The Epidemiology of Concussion/mTBI.
Based on available data, there are an estimated 48 million cases of concussion/mTBI in the US each year. 3.8 million of those are sports-related concussions, while 240,000 are the result of motor vehicle accidents. Concussions now represent almost 10% of all injuries for both youth and collegiate players.
The literature—based on reported values—shows that a higher percentage of sports-related concussions are sustained during gameplay than in practice. Men’s rugby is the chief offender, with men’s US football and women’s ice hockey taking second and third place, respectively. The only sport for which the practice rate of concussions appears to be greater than those sustained during gameplay is cheerleading, usually as the result of 2+ level pyramids.
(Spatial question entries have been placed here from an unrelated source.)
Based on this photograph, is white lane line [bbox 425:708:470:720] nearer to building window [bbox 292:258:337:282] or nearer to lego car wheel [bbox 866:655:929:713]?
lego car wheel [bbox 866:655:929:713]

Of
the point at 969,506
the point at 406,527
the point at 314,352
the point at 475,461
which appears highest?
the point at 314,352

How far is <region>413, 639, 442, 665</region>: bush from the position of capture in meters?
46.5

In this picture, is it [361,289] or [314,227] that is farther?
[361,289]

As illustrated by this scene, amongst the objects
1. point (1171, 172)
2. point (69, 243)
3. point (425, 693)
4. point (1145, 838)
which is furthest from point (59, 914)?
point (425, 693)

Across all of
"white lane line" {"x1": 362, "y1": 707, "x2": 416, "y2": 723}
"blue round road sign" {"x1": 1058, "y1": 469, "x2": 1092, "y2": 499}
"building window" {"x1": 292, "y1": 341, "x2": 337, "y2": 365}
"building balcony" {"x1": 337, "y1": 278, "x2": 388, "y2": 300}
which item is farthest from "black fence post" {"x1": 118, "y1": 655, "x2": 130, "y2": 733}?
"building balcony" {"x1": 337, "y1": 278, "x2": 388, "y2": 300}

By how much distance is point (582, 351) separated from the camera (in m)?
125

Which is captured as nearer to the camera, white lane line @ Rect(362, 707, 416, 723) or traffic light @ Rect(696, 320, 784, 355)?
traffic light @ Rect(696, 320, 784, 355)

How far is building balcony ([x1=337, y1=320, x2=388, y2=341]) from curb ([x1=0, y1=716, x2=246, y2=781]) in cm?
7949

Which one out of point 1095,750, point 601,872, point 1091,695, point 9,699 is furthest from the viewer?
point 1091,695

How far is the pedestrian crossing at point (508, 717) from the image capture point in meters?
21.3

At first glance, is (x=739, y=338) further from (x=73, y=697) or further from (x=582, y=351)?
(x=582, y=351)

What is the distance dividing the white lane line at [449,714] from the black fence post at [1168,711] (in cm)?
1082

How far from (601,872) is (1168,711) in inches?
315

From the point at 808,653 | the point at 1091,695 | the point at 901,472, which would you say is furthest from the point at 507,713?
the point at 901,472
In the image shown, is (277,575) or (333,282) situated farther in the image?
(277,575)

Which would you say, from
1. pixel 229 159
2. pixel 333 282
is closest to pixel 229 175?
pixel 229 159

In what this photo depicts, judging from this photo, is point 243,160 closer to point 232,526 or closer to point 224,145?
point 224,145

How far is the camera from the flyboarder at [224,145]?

It is estimated that half of all sports-related concussions go unreported, though that figure appears to be shrinking as concussion awareness improves There has been a cultural shift where parents are keeping children out of sports to avoid the risk of concussion. Without other exercise, however, the risk of obesity and other related health concerns increases.
Research indicates that medical schools do not prioritize recognizing diagnosing concussion/mTBI. Another study performed in 2016 found that knowledge about concussion was comparable between medical students and chiropractic students. There is certainly room for improvement to minimize knowledge gaps. According to the comparison of studies conducted in 2012 and 2018, Canadian medical schools were taking this improvement of the concussion curriculum to heart.
The Pathophysiology of Concussion/mTBI
Concussions have been found (relatively recently) to primarily affect the white matter of the brain. This makes up about 60% of the brain and doesn’t finish developing until after middle age. White brain matter is responsible for communication within the brain and with the rest of the body.
At the impetus of head injury, a series of neurochemical reactions results in an ion imbalance. This causes neuronal dysfunction and increased activation which creates an energy crisis where ATP cannot be made in appropriate volumes. In cases of severe TBI, the damage to brain cell mitochondria can be permanent. Concussion also affects cerebral blood flow.
The symptoms of concussion are varied and affect different parts of the brain:
- Physical—headache, dizziness, amnesia, nausea, fatigue, vomiting, blurred vision, tinnitus, sensitivity to light or sound
- Cognitive—slower reaction times, confusion, “fogginess,” difficulty learning, forgetfulness
- Emotional and Behavioral—sadness, changes in personality, anxiety, increased impulsivity, easily irritated, increased emotionality, nervousness, depression
- Sleep—nonrestive sleep, oversleeping, disturbed sleep cycle, difficulty falling asleep
Severity of symptoms are given by the patient on a 0–6 scale. The effects of concussion/mTBI are cumulative. Two trauma events in close temporal proximity increases the risk of irreversible brain damage, especially when the second event is delivered within a period of vulnerability. This makes diagnosing and treating concussion/mTBI properly even more urgent. Athletes and non-athletes should not “shake off” head injuries, instead receiving the proper care and allowing adequate time to heal. The Google-generated recovery estimate of 7–10 days is misinformation.